## TEXTAUSZUG
##############################
Bezgl. der Vorschlages mit dem eher statischen Grundblei, hat es meiner Meinung nach nur Erfolg, wenn Du die Coho-Rinne genau gefunden Hast. 
Für Kings lohnt es sich auf jeden Fall die Breite des Loches genauso abzuklopfen. Und wer weiss, vielleicht ist es wie beim Butt, womöglich reizt auch die Akustik.


----------



## fishhawk (30. November 2003)

Festblei kann sehr effektiv sein, wenn es richtig liegt.
An den Lachsautobahnen ist es sicher auch die einfachste Art vom Ufer aus Erfolg zu haben.

Da ich Lachsfischen mental einfach  nicht mit Rutenhalter, Klappstuhl und Selbsthakmethode verbinde, bevorzuge ich Fliege, Bouncing, Spinnangel oder Float mit Kunstköder. Das ist m.E. in kleineren Flüssen mit Pools und Tailouts auch die fängigere Methode, zumindest für Steelhead.

Wegen der Haken hatte ich noch nie Probleme, das mache ich zu Hause ja auch so. Ein Officer hat mir mal erklärt, dass der Widerhaken so angedrückt werden muss, dass er beim Rausziehen aus Wolle keine Fäden zieht. Barbless ist aber die bessere Wahl.

Guides gibt es solche und solche. Manchmal bessere Bootsfahrer, manchmal ausgefuchste Angler. 

Auch die einheimischen Kollegen können gute Tips geben, wenn man erst mal gegen die Vorurteile deutschen Anglern gegenüber angekämpft hat.

Wir sind ja nicht alle Fleischmacher und Fischräuber, wenn´s auch oft so scheint.


----------



## Dorschi (30. Januar 2004)

Also Männers am 28. 06. geht es an die Umsetzung Eurer Tips.
10 Tage Alaska!
Warscheinlich 7 Tage Shujak Island NÖ von Kodiak und ansonsten vielleicht noch von Kodiak aus auf eine Lachs bzw. Heili- Charter.
Bin glücklich über weitere Tips zur Location, ev Karten usw.
Zeitrahmen hat leider nicht anders geklappt. Aber vielleicht haben wir ja Glück mit dem Run.
Beste Grüße 
Dorschi


----------



## Sockeye (31. Januar 2004)

Shujak Island? Nie gehöhrt. Wie kommt ihr dahin?

Auf Kodiak würd ich mehr Zeit für Heilbutt verwenden, Lachse werdet ihr nicht so viele vorfinden, aber Rotlachs sollten vom early-run noch welche übrig sein.

Ansonsten ist natürlich Kodiak berühmt für die Kodiak-Braunbären, die grössten der Welt.

Und auf die dortige Dorschart (Lingcod) solltest Du es auch versuchen:








Auf jeden Fall wünsch ich euch viel Spass bei diesem Traumurlaub.:l


----------



## ThomasL (31. Januar 2004)
##############################
## DATENTEIL
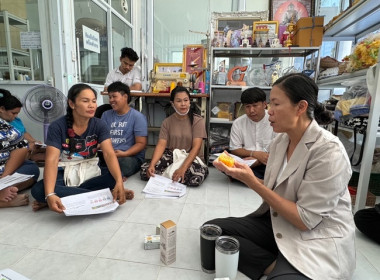 จัดโครงการพัฒนาผลิตภัณฑ์ชุมชนของสถาบันเกษตรและสมาชิก ... พารามิเตอร์รูปภาพ 4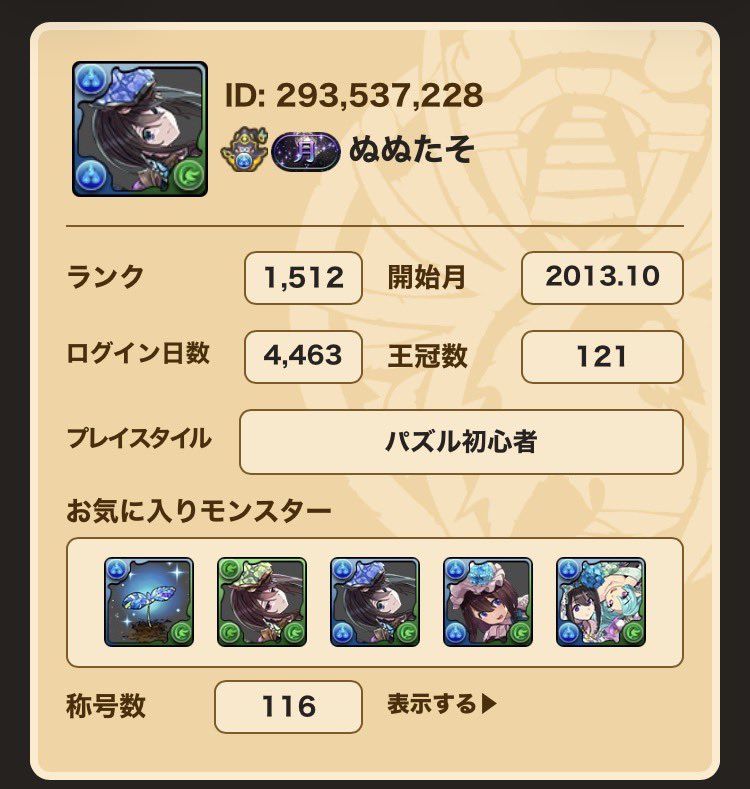 ぬぬたそ tweet media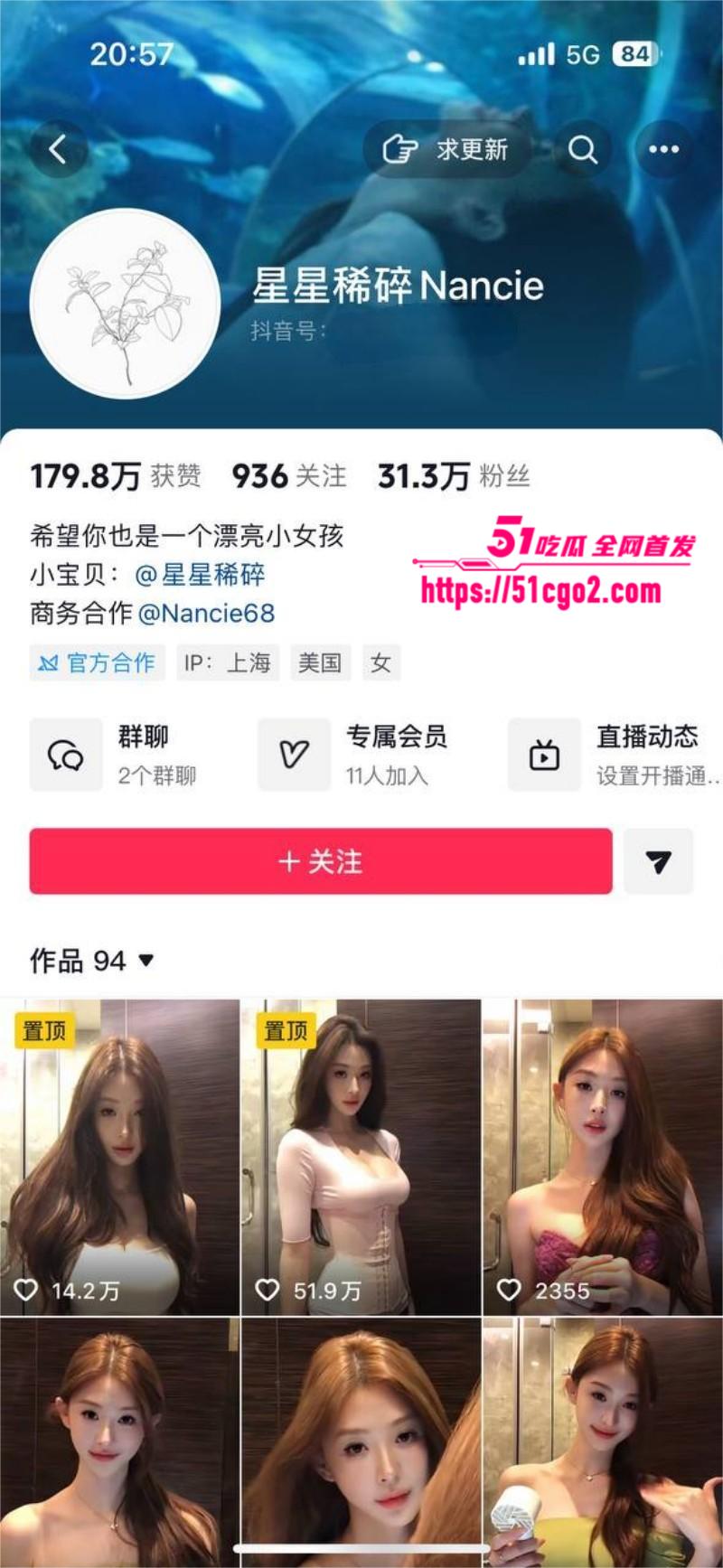 抖音网红星星稀碎出轨风波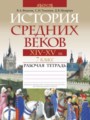 Всемирная история 7 класс рабочая тетрадь Федосик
##############################
## IHRE AUFGABE
Geben Sie aus dem Forumsauszug über das Lachsangeln den Abschnitt wortgetreu wieder, der mit den Worten „Wir sind ja“ beginnt und mit „ev Karten usw.“ endet.

## LÖSUNG
Wir sind ja nicht alle Fleischmacher und Fischräuber, wenn´s auch oft so scheint.


----------



## Dorschi (30. Januar 2004)

Also Männers am 28. 06. geht es an die Umsetzung Eurer Tips.
10 Tage Alaska!
Warscheinlich 7 Tage Shujak Island NÖ von Kodiak und ansonsten vielleicht noch von Kodiak aus auf eine Lachs bzw. Heili- Charter.
Bin glücklich über weitere Tips zur Location, ev Karten usw.